━━━━━ GIVEN TEXT ━━━━━

Although the overall incidence rate of colorectal cancer is falling in the U.S., it is increasing in young adults, particularly young African Americans. The American Cancer Society reports that African Americans are 20% more likely to develop colorectal cancer and 40% more likely to die from it. A team of scientists at UVA Cancer Center, led by cancer researcher and family physician Li Li, MD, PhD, has initiated research analyzing epigenetic aging of the left and right colon that has provided insight into this racial disparity and may lead to a more targeted approach to prevention and treatment.

Left- vs. Right-Sided Colon Cancer

Advanced age is a risk factor for many diseases, including colorectal cancer, Li reminds. Yet we now know a patient’s birth age is only part of the equation. Early research has shown that we also have to consider biological age of tissues to determine the health of an organ. This background discovery drove Li’s efforts to pinpoint how the colon ages — more specifically, how each side of the colon ages in European Americans and African Americans. That distinction was key to a critical discovery.

━━━━━ EXTRACTED MATERIAL ━━━━━

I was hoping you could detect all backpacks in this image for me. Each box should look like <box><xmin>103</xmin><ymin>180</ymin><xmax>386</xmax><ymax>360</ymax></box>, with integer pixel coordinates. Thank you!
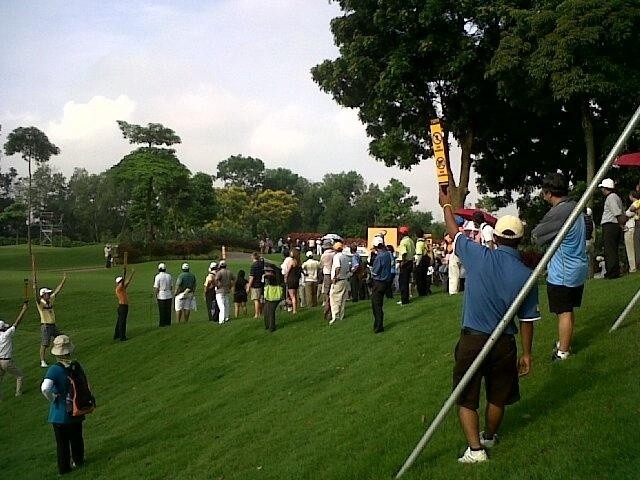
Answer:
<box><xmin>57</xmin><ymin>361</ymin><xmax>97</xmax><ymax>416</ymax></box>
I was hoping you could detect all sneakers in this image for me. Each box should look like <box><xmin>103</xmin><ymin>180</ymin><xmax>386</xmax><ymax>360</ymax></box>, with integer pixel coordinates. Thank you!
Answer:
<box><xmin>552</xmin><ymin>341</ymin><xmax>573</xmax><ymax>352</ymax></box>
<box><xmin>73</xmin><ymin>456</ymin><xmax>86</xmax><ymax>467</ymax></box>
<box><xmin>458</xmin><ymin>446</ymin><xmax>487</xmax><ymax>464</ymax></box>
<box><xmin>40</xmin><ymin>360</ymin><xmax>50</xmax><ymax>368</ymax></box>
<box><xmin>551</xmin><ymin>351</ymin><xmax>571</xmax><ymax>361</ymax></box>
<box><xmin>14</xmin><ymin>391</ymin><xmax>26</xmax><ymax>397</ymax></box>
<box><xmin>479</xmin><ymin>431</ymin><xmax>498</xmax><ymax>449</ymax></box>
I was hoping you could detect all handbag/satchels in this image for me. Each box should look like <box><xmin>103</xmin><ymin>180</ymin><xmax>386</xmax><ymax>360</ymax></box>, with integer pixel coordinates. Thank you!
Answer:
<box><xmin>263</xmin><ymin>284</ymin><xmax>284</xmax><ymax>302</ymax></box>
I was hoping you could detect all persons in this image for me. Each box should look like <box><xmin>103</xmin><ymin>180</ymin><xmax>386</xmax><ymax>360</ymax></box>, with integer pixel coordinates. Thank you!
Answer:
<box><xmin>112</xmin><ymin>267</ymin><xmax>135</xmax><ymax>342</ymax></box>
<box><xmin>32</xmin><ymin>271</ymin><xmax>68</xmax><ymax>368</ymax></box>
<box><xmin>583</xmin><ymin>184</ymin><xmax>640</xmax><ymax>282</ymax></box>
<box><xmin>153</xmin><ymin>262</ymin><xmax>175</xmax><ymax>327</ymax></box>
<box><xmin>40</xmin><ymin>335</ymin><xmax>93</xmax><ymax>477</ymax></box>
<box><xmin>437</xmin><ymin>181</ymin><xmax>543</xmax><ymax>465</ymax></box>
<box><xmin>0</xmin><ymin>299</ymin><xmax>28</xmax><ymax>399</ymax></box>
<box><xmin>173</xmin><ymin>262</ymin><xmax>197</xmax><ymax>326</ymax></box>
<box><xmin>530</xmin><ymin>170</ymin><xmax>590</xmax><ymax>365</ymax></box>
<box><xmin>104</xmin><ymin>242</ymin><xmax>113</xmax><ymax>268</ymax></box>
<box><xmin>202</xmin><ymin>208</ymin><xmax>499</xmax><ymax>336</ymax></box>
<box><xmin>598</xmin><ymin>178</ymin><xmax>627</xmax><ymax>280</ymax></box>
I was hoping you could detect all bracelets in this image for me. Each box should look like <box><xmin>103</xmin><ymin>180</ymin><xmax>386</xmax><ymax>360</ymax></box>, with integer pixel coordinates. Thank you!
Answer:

━━━━━

QUESTIONS:
• A. Please revise the colon cancer text, starting with "Left- vs. Right-Sided" and going on through "a critical discovery.", so that "birth age" becomes "chronological age".
• B. In the colon cancer text, how much more likely are African Americans to die from colorectal cancer, according to the American Cancer Society?

WRITTEN RESPONSES:
• A.
Left- vs. Right-Sided Colon Cancer

Advanced age is a risk factor for many diseases, including colorectal cancer, Li reminds. Yet we now know a patient’s chronological age is only part of the equation. Early research has shown that we also have to consider biological age of tissues to determine the health of an organ. This background discovery drove Li’s efforts to pinpoint how the colon ages — more specifically, how each side of the colon ages in European Americans and African Americans. That distinction was key to a critical discovery.

• B. 40% more likely.